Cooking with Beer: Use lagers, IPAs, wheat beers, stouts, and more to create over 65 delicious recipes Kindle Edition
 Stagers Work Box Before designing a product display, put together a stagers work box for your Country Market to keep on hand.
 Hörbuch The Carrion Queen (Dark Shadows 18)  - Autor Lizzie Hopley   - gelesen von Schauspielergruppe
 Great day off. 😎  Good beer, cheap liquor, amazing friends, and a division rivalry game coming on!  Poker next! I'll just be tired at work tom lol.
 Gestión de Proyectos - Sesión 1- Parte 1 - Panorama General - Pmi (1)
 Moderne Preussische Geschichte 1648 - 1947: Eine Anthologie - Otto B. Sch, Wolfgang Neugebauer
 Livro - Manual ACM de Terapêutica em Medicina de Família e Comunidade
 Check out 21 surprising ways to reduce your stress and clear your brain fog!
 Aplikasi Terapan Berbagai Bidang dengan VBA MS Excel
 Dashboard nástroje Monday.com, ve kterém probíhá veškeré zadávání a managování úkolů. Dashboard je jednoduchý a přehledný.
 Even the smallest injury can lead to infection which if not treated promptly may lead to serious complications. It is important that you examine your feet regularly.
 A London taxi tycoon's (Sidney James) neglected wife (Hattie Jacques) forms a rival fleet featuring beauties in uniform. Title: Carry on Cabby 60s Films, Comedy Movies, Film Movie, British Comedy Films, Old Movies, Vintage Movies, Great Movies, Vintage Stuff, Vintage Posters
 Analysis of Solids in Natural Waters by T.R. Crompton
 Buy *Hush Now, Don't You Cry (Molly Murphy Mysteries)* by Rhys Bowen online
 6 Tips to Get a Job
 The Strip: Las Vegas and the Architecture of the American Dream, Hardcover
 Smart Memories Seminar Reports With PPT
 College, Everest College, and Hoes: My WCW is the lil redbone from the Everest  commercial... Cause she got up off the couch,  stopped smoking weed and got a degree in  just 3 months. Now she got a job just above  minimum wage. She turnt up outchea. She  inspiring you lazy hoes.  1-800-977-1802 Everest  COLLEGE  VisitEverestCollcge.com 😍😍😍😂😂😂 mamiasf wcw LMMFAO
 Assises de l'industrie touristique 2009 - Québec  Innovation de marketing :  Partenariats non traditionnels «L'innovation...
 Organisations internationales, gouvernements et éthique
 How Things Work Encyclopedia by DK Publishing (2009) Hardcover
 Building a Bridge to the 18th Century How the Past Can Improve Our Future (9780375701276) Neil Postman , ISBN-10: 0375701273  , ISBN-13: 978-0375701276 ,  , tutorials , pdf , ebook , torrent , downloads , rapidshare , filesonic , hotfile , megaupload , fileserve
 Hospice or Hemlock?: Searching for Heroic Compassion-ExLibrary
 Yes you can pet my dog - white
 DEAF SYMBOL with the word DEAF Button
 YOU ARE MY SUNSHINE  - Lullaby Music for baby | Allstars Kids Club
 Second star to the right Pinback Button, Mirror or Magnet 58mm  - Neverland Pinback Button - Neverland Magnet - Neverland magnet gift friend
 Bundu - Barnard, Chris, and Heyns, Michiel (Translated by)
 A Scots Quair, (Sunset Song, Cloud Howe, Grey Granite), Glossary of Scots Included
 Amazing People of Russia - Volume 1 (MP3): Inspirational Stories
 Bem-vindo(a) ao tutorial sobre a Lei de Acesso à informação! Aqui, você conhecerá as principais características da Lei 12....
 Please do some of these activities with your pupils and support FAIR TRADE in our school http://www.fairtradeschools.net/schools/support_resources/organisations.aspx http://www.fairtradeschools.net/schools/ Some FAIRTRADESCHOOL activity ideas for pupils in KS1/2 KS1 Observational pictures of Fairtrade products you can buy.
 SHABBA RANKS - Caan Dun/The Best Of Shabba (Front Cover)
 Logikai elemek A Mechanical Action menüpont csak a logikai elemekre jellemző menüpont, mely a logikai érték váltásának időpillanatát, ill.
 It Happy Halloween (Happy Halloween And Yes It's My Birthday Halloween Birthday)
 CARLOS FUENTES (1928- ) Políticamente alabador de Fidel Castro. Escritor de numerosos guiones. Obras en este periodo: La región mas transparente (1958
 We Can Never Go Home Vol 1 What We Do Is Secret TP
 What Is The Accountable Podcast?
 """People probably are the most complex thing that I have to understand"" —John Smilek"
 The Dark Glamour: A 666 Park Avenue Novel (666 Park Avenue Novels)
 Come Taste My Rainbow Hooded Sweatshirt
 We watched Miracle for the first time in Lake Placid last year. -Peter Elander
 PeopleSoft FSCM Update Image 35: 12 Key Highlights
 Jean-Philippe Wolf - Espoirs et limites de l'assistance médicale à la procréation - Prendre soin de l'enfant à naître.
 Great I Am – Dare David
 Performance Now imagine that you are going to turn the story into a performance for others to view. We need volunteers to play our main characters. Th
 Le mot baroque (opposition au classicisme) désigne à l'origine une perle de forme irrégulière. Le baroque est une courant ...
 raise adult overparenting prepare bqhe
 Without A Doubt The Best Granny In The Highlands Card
########
§ **Task to complete**: Out of the entries, report each line that contains the word "just".

§ **Worked solution**:
 Great day off. 😎  Good beer, cheap liquor, amazing friends, and a division rivalry game coming on!  Poker next! I'll just be tired at work tom lol.
 College, Everest College, and Hoes: My WCW is the lil redbone from the Everest  commercial... Cause she got up off the couch,  stopped smoking weed and got a degree in  just 3 months. Now she got a job just above  minimum wage. She turnt up outchea. She  inspiring you lazy hoes.  1-800-977-1802 Everest  COLLEGE  VisitEverestCollcge.com 😍😍😍😂😂😂 mamiasf wcw LMMFAO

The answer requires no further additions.